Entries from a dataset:
▬▬▬▬▬▬▬▬▬▬
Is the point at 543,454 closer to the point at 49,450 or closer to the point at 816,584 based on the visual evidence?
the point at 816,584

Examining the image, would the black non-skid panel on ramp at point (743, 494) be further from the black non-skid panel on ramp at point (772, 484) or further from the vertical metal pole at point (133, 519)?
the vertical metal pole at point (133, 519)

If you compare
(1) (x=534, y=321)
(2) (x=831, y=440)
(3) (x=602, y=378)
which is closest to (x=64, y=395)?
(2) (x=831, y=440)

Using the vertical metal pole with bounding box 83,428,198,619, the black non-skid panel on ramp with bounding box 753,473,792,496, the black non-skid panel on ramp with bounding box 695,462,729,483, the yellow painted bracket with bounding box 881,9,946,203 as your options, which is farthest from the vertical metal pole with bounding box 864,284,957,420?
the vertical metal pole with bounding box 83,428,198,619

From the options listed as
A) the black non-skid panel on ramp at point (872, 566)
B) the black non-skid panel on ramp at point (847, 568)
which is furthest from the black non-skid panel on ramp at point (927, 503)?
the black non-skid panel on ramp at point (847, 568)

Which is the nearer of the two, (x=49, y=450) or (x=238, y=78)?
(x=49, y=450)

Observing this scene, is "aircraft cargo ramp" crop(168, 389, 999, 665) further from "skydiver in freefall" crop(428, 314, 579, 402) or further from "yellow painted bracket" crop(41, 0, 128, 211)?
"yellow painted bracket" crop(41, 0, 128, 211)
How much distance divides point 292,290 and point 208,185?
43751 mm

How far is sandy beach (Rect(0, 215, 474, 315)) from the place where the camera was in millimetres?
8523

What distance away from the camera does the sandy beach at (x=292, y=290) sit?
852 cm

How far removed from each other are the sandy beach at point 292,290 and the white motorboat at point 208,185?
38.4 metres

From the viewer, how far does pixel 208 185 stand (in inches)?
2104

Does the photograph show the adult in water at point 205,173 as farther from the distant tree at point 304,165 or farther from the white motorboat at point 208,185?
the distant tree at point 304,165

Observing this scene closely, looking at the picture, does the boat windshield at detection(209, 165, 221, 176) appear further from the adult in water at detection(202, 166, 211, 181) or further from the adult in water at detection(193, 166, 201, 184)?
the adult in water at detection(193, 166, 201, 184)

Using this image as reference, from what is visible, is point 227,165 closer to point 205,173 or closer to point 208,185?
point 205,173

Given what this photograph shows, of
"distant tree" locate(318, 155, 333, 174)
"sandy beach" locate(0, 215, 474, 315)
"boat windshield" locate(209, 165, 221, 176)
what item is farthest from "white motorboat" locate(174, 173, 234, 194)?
▬▬▬▬▬▬▬▬▬▬
• _Written instruction_
Render the lines of the entries as a numbered list, leaving out any blank lines, starting with the line containing "Given what this photograph shows, of" and continuing through the last line of the entries.

• _Written solution_
1. Given what this photograph shows, of
2. "distant tree" locate(318, 155, 333, 174)
3. "sandy beach" locate(0, 215, 474, 315)
4. "boat windshield" locate(209, 165, 221, 176)
5. what item is farthest from "white motorboat" locate(174, 173, 234, 194)?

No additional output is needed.